INSTRUCTIONS TO FOLLOW
From the listing below, pick out every line that contains the string "presented", matching case exactly, and copy each such line in full.

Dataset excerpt
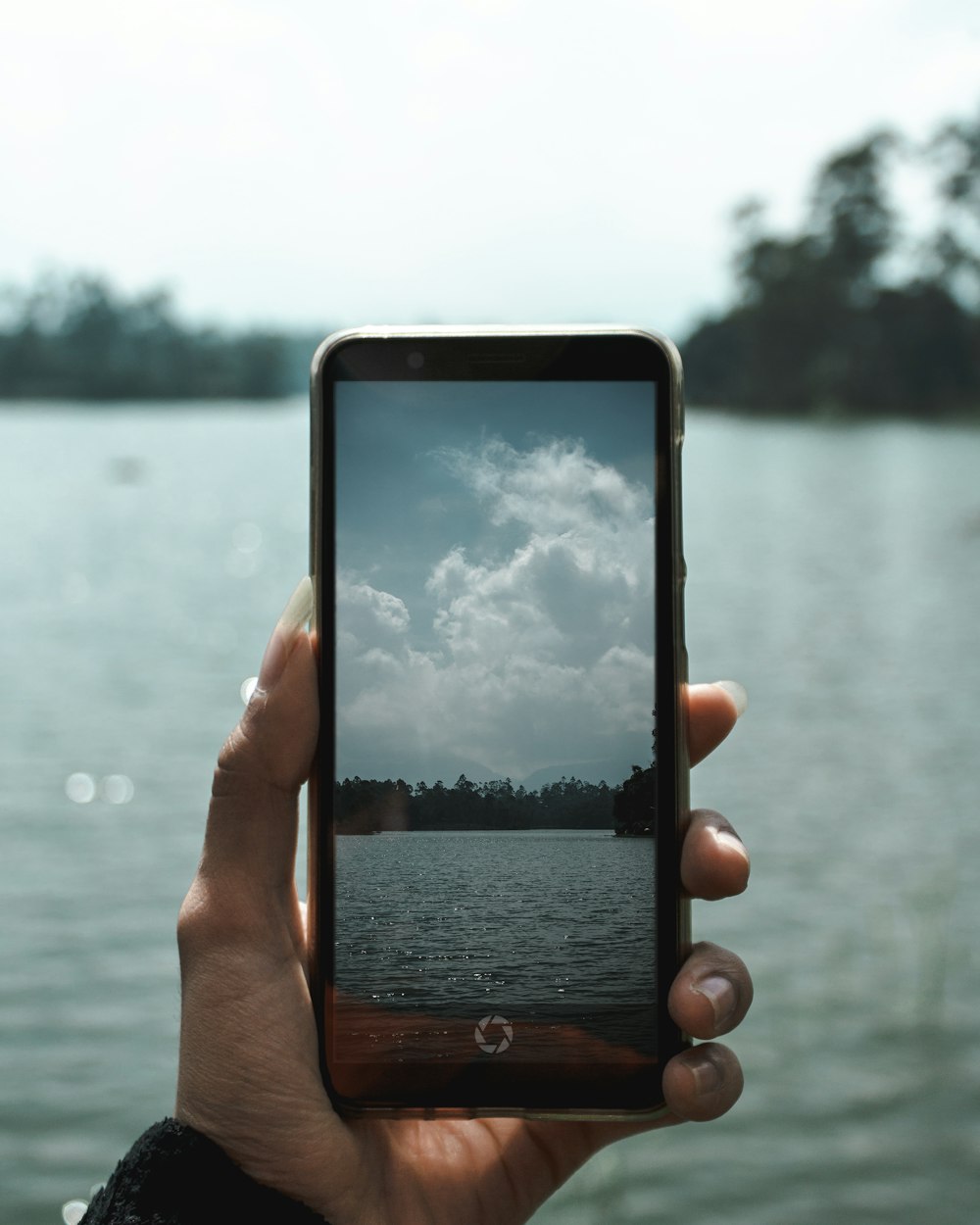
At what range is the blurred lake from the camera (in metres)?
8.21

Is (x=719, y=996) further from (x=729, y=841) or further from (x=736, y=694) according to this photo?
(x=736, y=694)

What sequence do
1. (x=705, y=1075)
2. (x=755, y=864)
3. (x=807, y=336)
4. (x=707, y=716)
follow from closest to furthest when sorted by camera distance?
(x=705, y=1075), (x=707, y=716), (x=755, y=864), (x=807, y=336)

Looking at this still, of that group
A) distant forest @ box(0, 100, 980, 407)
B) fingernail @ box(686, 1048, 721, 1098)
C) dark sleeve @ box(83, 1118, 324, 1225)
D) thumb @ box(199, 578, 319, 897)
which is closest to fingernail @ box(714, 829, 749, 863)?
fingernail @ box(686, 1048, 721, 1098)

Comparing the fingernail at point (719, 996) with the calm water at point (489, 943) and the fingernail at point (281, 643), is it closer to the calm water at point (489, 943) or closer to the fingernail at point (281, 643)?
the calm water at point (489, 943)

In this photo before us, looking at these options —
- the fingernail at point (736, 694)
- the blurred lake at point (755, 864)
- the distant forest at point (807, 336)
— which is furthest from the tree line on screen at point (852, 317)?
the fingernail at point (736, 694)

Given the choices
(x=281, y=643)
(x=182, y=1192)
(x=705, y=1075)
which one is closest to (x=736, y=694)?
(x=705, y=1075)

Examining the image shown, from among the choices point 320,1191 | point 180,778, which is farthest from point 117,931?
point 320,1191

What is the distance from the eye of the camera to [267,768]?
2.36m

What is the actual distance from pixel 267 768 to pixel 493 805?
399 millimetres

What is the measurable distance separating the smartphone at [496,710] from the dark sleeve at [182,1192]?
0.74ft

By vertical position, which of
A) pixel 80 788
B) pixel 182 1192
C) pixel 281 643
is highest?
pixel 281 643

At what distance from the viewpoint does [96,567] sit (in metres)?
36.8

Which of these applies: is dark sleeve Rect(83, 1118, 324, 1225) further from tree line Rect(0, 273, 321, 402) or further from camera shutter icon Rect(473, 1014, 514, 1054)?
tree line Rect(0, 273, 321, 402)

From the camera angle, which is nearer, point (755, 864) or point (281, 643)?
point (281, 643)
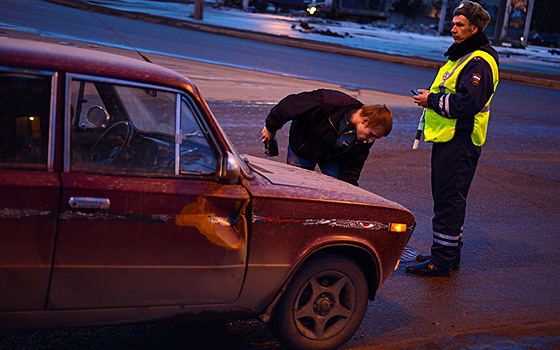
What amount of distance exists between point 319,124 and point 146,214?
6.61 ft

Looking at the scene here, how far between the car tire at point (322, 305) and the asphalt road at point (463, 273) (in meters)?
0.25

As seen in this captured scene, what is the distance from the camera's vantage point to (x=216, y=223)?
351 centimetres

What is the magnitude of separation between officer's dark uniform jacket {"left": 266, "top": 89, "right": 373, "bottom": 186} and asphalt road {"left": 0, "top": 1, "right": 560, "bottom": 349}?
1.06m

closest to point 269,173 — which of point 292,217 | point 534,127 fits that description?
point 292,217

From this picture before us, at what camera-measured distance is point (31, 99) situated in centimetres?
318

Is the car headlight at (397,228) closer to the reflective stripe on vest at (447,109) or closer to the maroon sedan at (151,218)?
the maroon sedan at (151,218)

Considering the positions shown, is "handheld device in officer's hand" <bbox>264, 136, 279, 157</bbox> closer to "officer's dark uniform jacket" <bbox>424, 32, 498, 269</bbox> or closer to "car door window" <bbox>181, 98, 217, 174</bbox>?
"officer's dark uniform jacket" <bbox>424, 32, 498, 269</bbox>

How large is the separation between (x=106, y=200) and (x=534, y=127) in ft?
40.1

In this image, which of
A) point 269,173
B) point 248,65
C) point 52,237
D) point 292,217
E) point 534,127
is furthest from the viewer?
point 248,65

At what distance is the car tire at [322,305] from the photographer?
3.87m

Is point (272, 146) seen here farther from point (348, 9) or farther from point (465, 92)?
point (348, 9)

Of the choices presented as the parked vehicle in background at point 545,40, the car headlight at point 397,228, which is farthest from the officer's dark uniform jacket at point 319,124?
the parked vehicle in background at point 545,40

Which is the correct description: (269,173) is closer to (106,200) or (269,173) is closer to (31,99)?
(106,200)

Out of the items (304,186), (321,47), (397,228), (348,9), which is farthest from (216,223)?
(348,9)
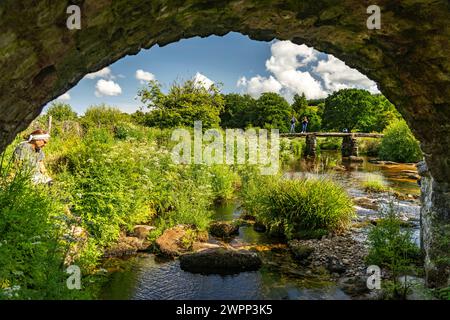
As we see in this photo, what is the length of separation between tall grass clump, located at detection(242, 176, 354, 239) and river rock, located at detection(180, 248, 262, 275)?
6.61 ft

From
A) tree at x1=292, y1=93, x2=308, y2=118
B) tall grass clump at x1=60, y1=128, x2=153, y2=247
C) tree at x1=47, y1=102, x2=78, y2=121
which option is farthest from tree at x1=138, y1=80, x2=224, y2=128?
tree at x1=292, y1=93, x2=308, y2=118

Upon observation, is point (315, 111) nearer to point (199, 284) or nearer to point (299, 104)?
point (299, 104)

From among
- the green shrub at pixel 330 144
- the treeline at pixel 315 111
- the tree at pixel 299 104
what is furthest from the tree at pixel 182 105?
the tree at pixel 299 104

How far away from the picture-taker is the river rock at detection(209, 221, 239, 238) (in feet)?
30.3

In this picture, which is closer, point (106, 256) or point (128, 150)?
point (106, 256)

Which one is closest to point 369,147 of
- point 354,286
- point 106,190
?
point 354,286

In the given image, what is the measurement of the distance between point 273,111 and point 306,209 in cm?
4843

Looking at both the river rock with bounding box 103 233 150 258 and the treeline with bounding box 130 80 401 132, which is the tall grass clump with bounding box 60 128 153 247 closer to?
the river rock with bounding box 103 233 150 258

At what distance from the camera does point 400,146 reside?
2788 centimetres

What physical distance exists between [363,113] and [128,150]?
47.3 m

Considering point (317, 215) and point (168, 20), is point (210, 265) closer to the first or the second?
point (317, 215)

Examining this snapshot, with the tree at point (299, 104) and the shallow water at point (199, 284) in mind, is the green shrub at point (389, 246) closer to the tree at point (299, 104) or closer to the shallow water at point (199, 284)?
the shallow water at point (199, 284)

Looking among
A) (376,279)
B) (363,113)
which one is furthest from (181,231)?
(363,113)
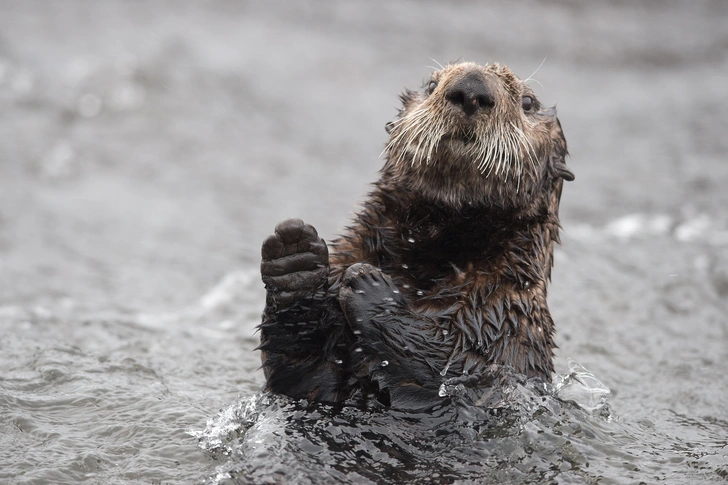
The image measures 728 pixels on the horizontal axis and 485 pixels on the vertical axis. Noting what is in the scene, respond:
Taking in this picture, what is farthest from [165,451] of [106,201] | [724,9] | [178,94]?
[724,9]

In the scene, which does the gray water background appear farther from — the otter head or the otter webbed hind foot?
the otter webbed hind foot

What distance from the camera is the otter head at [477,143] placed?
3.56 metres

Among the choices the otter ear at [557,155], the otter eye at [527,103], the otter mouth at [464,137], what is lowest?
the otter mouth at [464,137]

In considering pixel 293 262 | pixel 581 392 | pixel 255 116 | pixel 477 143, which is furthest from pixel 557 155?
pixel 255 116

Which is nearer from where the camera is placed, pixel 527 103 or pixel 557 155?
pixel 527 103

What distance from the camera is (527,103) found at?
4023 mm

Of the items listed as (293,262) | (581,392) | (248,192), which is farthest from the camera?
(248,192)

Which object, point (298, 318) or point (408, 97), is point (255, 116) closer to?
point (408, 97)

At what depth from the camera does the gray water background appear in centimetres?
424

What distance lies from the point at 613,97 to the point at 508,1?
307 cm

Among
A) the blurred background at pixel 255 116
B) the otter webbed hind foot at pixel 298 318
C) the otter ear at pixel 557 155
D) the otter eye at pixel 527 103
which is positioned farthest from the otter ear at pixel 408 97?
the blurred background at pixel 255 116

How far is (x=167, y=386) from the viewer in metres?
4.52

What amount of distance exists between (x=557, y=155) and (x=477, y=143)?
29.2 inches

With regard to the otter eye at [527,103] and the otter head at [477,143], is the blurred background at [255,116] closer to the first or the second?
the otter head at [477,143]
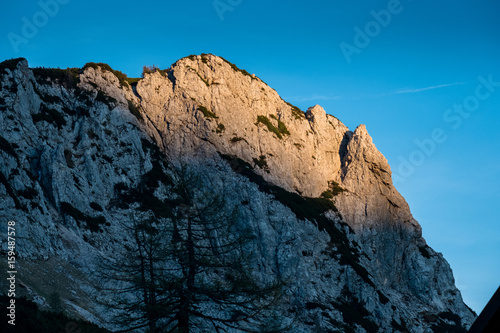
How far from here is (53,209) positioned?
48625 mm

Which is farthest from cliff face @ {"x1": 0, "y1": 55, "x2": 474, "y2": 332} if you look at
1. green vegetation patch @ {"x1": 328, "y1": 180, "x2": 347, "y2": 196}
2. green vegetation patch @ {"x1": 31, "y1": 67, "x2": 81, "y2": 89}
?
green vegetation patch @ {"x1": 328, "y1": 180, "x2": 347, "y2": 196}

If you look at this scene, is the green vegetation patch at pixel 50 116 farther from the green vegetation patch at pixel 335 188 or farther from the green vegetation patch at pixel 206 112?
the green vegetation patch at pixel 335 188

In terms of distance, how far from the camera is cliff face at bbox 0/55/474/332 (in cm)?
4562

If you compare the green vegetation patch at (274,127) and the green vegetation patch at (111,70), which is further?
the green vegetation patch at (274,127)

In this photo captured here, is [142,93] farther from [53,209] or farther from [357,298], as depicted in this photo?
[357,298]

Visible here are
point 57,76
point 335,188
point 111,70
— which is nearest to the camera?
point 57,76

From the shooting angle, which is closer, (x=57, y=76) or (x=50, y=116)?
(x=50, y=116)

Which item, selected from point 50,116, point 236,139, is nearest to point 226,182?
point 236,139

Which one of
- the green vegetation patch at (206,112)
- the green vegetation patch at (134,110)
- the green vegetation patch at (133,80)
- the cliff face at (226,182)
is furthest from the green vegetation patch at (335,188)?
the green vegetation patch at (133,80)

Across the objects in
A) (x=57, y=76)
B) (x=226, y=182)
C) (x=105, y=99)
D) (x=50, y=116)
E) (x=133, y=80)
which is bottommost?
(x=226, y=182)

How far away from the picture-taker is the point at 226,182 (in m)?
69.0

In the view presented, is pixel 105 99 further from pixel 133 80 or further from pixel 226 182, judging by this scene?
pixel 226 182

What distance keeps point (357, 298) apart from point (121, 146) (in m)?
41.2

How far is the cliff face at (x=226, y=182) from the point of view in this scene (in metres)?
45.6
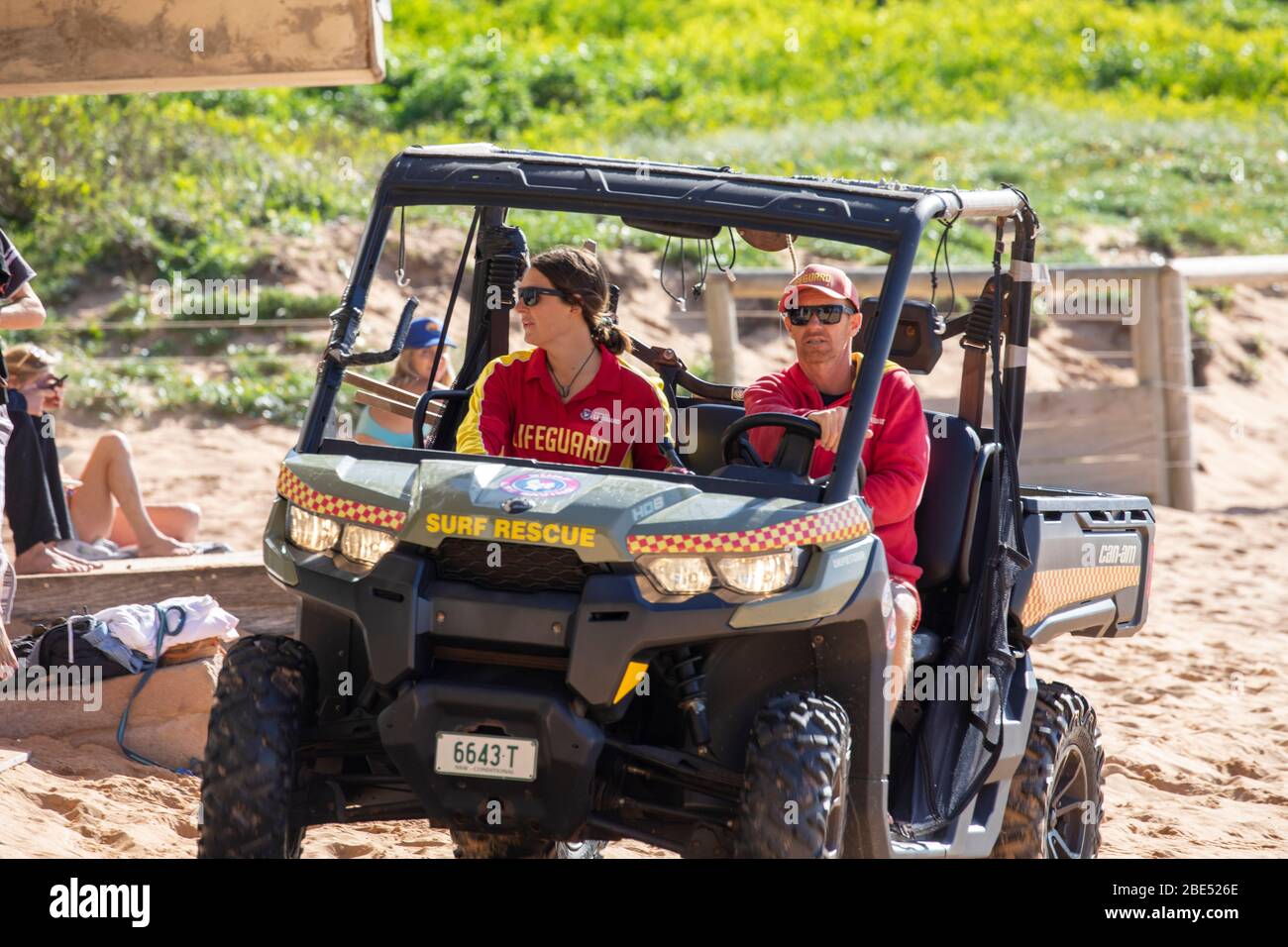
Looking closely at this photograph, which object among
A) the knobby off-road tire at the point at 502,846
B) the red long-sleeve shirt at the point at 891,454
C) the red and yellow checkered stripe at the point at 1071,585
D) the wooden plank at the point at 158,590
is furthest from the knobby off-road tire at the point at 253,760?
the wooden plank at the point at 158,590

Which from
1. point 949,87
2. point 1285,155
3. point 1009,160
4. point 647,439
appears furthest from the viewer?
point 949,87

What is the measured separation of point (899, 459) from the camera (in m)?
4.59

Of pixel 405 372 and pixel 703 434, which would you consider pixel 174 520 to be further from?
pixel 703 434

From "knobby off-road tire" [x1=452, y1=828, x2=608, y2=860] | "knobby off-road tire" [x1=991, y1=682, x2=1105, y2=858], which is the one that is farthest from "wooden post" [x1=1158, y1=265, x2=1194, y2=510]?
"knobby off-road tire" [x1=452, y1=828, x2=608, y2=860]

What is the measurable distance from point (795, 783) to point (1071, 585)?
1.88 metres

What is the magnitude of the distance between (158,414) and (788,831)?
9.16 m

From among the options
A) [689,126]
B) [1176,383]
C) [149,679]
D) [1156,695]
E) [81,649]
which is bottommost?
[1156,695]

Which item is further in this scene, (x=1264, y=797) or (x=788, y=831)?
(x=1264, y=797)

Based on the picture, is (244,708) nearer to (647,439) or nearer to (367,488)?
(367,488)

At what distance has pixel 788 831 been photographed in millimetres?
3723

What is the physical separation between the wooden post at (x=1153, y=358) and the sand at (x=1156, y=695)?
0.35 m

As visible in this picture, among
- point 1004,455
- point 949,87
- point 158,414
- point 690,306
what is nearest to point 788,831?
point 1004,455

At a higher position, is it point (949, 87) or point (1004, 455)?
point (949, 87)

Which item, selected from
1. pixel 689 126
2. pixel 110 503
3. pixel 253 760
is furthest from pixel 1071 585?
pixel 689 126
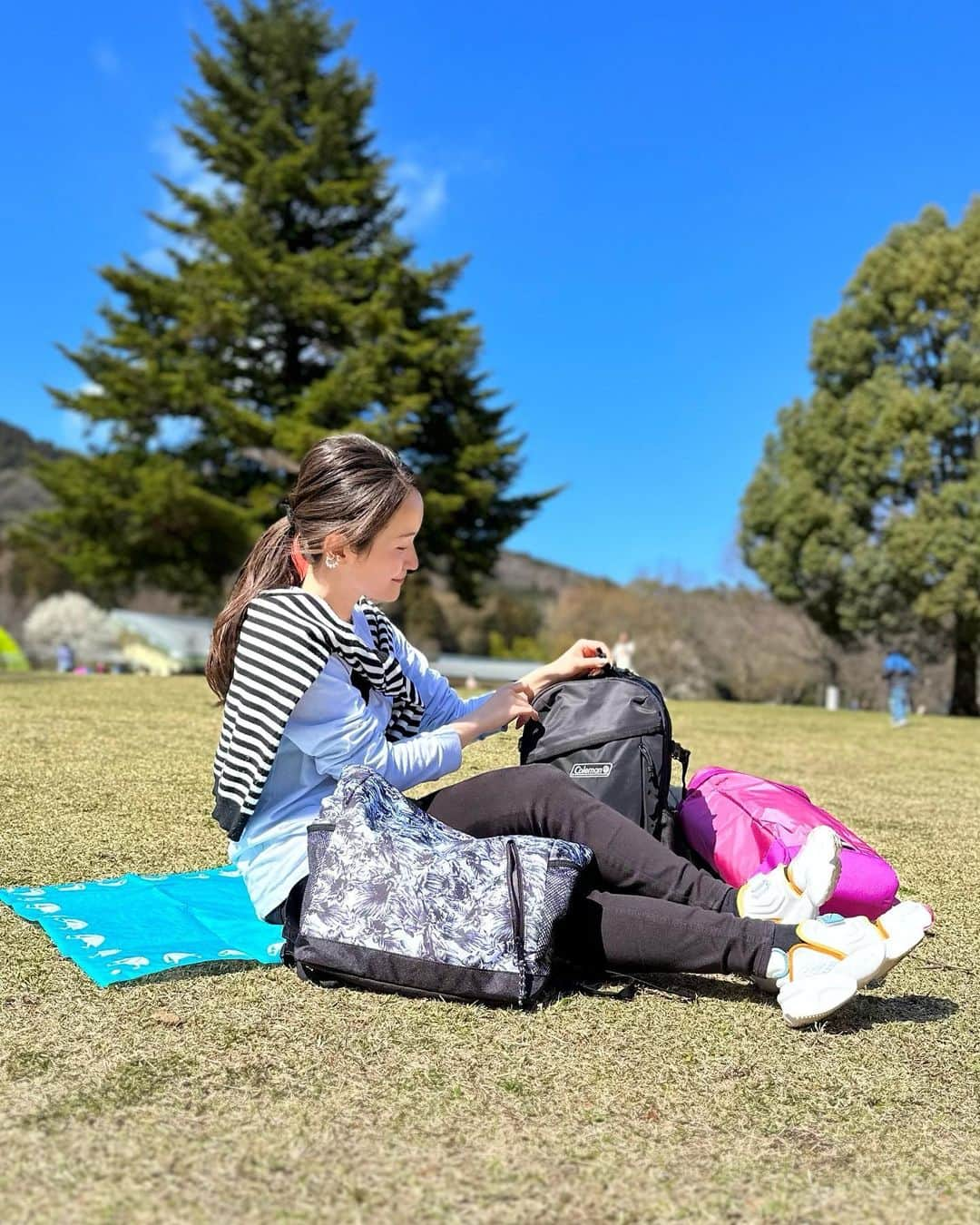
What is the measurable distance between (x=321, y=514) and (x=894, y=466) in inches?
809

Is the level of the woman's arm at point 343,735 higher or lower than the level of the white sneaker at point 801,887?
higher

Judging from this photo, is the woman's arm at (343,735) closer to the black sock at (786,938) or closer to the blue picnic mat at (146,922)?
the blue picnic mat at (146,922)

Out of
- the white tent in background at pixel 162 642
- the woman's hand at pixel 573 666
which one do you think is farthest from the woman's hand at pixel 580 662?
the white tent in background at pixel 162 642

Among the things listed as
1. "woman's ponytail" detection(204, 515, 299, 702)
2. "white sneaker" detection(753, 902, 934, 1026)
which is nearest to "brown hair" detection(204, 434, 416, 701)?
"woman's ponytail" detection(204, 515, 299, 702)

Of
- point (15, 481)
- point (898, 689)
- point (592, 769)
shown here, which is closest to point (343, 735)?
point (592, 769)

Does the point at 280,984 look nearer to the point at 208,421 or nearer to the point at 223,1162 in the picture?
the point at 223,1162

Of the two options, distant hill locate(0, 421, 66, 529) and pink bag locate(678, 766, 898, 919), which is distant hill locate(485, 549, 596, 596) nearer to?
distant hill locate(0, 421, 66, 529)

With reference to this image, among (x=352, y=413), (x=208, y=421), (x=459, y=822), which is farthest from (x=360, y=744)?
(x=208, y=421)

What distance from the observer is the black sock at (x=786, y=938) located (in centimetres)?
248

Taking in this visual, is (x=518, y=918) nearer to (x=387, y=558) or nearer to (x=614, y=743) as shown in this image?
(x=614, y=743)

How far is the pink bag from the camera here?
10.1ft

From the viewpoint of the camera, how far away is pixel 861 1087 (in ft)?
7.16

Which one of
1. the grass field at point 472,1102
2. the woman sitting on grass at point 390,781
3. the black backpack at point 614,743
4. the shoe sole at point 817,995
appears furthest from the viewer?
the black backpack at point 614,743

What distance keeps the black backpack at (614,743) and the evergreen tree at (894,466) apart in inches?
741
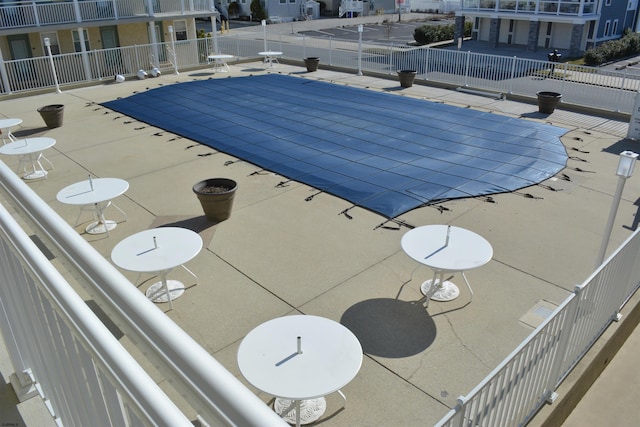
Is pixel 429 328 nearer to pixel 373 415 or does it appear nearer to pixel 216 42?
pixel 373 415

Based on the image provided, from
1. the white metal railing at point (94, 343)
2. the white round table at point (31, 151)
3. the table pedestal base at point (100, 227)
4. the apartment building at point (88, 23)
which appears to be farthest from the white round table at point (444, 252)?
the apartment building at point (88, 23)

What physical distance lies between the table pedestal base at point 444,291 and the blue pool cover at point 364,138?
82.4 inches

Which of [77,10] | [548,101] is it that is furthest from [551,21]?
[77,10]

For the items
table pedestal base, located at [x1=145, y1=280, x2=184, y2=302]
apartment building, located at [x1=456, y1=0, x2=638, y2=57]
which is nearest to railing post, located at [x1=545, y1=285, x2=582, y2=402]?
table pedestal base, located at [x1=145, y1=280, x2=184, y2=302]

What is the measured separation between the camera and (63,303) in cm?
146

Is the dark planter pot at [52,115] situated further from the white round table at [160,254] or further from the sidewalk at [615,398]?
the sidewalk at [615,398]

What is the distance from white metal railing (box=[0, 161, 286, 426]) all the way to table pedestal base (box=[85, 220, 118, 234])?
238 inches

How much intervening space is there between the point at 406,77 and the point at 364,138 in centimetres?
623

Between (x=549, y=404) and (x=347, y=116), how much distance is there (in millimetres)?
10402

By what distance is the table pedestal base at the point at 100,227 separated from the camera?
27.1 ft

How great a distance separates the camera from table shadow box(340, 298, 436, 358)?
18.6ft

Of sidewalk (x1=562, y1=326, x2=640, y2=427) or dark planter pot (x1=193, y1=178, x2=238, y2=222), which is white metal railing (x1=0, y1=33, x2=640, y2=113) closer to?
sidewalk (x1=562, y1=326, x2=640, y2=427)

OUTPUT FOR THIS TASK
Of the choices presented as the parked vehicle in background at point 545,40, the car headlight at point 397,228, which is farthest from the officer's dark uniform jacket at point 319,124?
In the view presented, is pixel 105 99 further from pixel 133 80 or further from pixel 226 182, judging by this scene?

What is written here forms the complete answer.